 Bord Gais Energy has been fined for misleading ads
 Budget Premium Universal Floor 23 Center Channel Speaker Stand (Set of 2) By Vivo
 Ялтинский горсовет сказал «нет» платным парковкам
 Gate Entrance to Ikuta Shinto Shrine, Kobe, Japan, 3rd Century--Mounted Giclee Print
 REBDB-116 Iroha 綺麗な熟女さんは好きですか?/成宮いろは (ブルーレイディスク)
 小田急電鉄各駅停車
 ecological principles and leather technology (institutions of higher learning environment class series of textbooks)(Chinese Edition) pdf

————

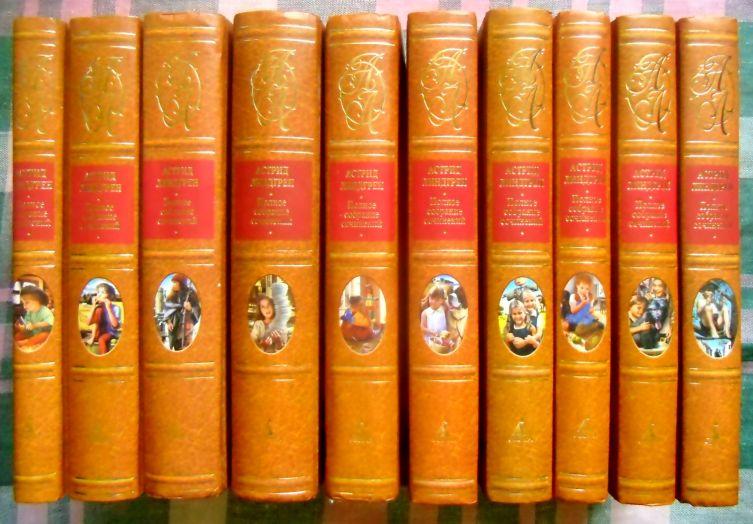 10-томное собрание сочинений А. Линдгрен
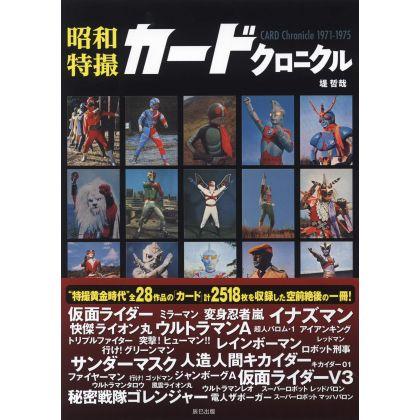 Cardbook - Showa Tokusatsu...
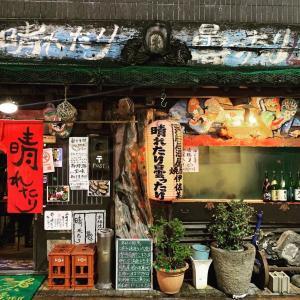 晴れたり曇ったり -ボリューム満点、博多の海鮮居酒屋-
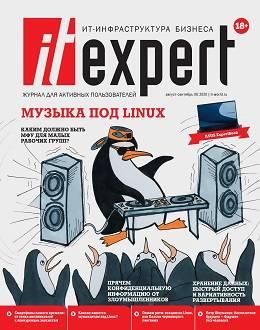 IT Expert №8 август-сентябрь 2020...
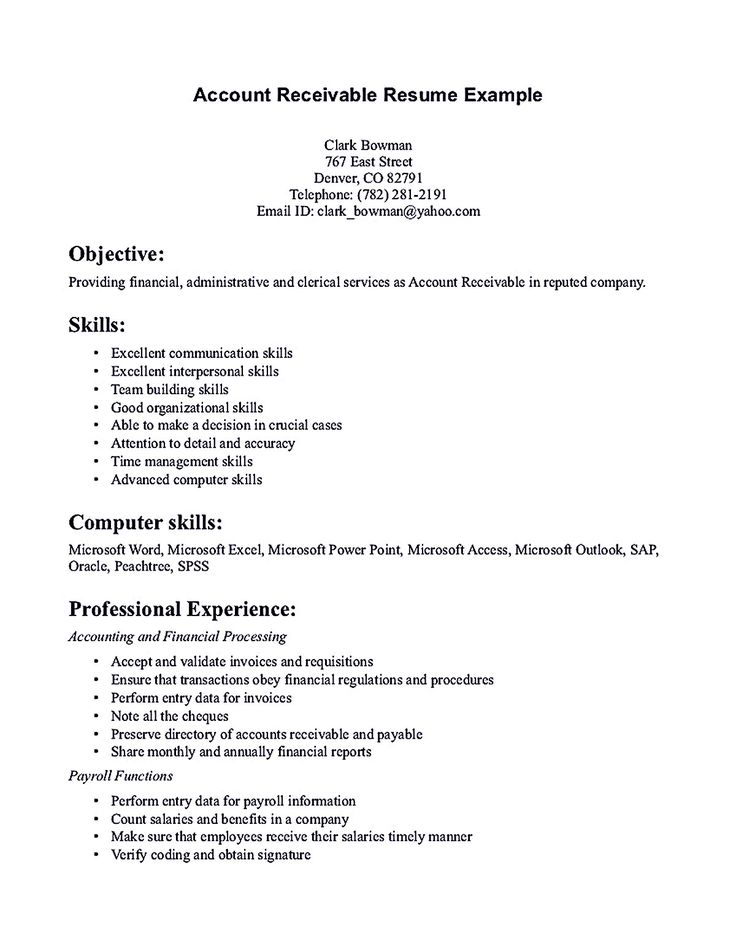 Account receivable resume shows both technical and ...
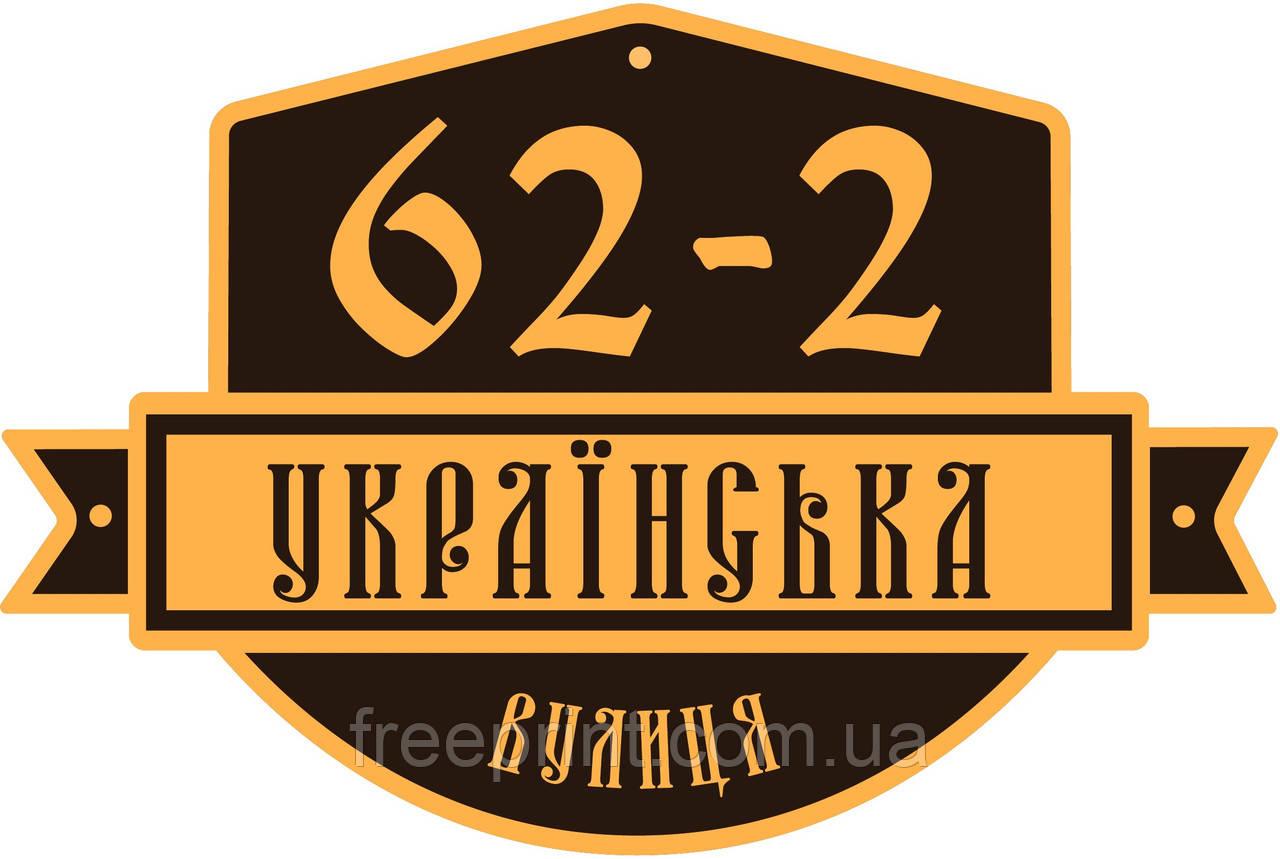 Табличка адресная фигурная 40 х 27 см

————

(TASK DIRECTIONS) Find the line with "IT Expert №8 август-сентябрь 2020..." in the entries above. Set down exactly every line from it up to and including the line with "Табличка адресная фигурная 40 х 27 см", images excluded.

(TASK RESPONSE)
 IT Expert №8 август-сентябрь 2020...
 Account receivable resume shows both technical and ...
 Табличка адресная фигурная 40 х 27 см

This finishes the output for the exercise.